(Gathered data)
╔══
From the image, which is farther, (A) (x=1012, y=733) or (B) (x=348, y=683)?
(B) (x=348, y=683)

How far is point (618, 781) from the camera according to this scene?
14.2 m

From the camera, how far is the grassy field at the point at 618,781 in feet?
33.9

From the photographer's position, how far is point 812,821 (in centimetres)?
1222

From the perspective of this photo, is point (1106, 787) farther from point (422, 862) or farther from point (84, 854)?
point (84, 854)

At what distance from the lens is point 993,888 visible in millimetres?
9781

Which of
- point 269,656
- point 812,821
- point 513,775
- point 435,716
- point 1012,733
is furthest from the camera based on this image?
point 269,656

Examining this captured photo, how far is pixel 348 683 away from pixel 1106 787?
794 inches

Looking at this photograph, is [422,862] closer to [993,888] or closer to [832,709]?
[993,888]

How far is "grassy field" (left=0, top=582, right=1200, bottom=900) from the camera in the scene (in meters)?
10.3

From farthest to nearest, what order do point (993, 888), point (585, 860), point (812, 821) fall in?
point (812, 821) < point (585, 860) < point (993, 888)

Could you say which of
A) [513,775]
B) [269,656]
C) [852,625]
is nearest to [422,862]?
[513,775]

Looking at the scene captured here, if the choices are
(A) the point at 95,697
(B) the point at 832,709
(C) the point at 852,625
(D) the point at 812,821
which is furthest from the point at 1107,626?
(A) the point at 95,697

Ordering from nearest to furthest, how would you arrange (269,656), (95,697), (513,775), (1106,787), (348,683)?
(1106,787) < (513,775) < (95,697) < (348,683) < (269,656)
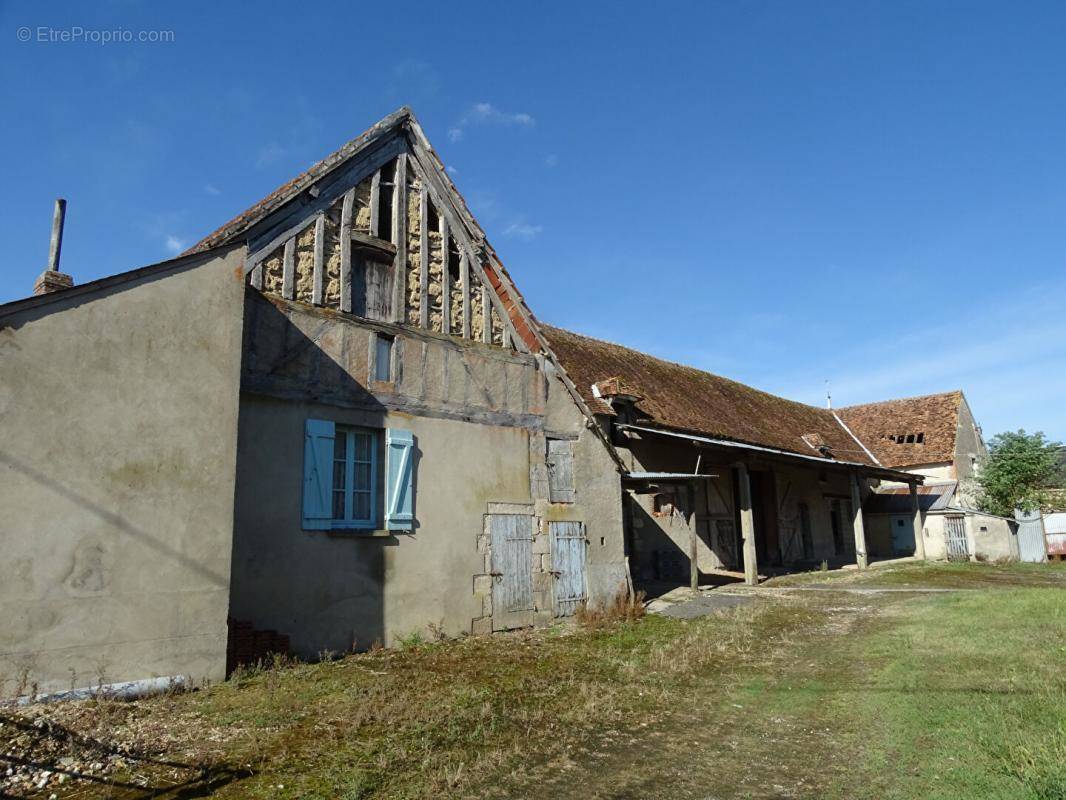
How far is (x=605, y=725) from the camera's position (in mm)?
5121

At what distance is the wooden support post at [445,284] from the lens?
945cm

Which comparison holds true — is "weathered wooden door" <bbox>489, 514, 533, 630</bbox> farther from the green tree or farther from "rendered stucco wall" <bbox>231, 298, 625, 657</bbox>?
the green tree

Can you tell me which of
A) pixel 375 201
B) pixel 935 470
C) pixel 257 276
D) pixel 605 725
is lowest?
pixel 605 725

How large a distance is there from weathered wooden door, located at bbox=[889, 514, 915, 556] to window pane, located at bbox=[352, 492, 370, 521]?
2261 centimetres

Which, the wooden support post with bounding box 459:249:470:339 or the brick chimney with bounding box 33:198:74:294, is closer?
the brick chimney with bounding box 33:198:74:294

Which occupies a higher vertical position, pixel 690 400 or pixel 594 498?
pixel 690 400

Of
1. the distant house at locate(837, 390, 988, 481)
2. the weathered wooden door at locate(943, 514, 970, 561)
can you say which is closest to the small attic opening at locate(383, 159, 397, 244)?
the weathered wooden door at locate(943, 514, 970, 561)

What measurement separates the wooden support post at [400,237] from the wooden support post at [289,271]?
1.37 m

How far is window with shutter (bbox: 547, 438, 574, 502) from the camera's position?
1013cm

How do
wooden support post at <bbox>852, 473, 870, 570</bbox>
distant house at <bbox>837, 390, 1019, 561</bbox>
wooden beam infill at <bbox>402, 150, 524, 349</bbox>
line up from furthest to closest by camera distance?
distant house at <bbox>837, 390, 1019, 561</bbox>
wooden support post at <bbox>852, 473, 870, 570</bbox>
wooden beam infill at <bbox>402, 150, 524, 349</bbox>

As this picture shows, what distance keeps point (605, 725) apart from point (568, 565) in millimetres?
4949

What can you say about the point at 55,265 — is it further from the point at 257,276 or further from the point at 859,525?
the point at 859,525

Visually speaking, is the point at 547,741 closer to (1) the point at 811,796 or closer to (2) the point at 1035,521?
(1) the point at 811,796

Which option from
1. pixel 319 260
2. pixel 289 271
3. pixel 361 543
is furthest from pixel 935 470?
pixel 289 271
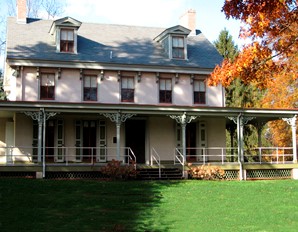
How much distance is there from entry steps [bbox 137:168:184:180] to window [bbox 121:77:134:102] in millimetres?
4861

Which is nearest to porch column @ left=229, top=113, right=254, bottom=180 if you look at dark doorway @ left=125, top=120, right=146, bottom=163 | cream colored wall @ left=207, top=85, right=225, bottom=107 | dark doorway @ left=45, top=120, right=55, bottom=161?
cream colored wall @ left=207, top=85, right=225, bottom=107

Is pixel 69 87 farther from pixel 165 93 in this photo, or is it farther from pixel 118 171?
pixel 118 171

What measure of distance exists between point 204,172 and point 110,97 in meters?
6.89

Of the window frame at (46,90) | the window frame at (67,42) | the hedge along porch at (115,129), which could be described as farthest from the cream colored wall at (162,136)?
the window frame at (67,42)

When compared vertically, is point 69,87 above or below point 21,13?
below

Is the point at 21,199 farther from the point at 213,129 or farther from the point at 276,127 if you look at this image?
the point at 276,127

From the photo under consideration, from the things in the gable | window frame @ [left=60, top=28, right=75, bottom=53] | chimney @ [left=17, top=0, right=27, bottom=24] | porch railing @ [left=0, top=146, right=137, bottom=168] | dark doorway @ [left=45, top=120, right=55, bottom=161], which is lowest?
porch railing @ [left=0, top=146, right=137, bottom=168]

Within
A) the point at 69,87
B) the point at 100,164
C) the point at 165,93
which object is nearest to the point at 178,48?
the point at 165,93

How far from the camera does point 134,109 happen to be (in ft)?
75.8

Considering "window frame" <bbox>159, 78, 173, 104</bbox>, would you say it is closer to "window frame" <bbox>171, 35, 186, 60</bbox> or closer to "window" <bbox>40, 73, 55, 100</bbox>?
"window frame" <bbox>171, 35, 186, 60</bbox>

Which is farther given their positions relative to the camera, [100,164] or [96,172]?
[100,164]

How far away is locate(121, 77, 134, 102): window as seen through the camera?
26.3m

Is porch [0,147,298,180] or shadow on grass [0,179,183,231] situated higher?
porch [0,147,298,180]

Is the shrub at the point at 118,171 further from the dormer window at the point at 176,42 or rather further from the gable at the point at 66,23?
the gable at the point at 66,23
╚══
╔══
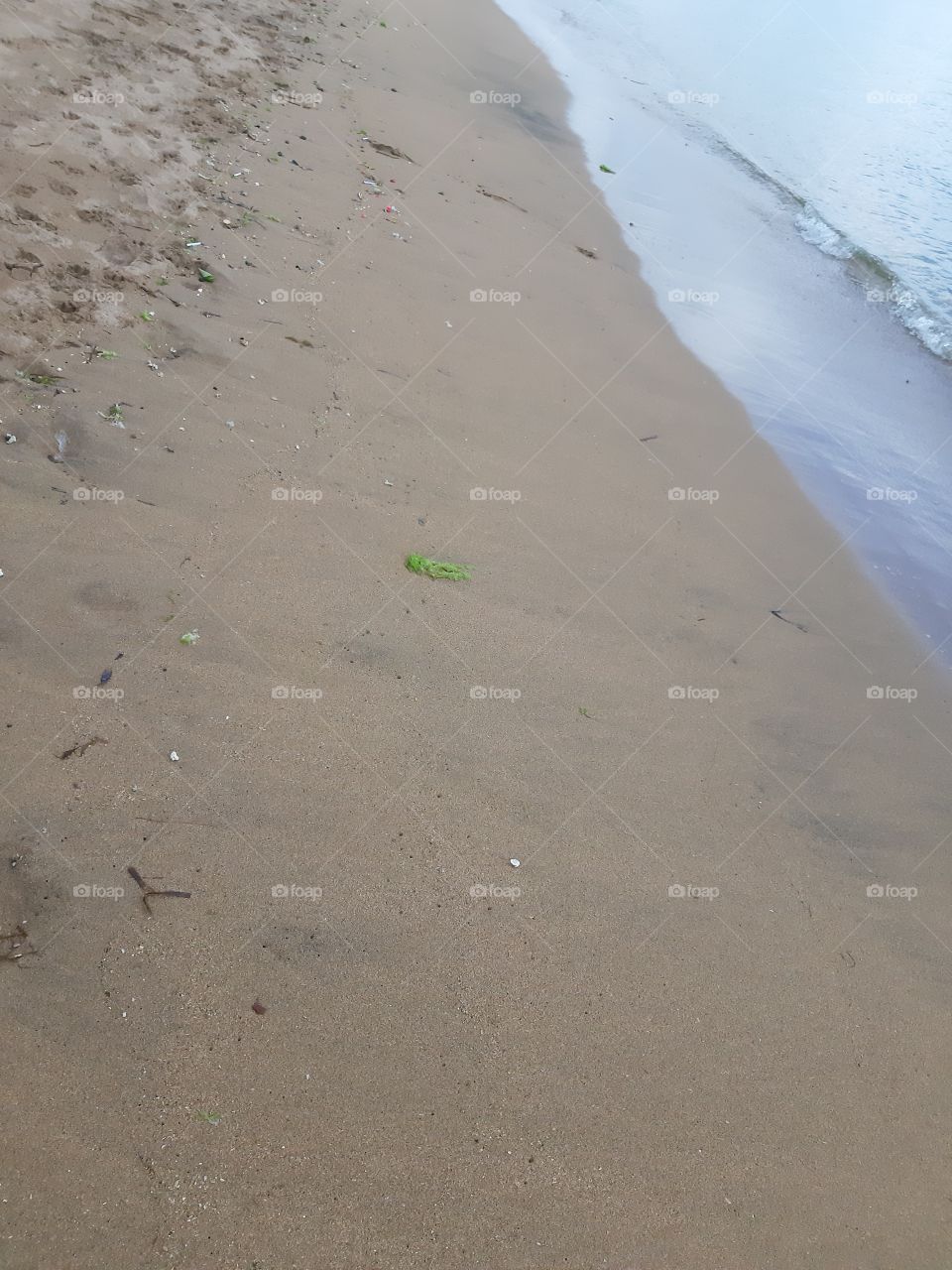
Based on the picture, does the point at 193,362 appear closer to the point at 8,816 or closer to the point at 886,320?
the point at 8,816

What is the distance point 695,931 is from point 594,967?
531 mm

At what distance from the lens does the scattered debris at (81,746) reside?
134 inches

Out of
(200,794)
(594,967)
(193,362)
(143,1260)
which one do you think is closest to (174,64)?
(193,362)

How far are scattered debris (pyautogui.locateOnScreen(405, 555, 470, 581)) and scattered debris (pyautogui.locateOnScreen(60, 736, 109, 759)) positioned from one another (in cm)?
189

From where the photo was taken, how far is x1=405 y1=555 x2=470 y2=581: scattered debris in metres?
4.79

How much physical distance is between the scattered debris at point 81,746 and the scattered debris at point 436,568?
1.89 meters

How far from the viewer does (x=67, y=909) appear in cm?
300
╚══
▶ _Work to complete_: Which lines in the records contain the word "millimetres"? Locate each of them and copy it out in full, treating uppercase and lowercase as different.

▶ _Written answer_:
At what distance from the lens is point 993,888 visible in millimetres?
As this picture shows, what distance keeps point (605, 725) apart from point (568, 565) in millimetres?
How much distance is there from entry steps [bbox 137:168:184:180] to window [bbox 121:77:134:102] in millimetres?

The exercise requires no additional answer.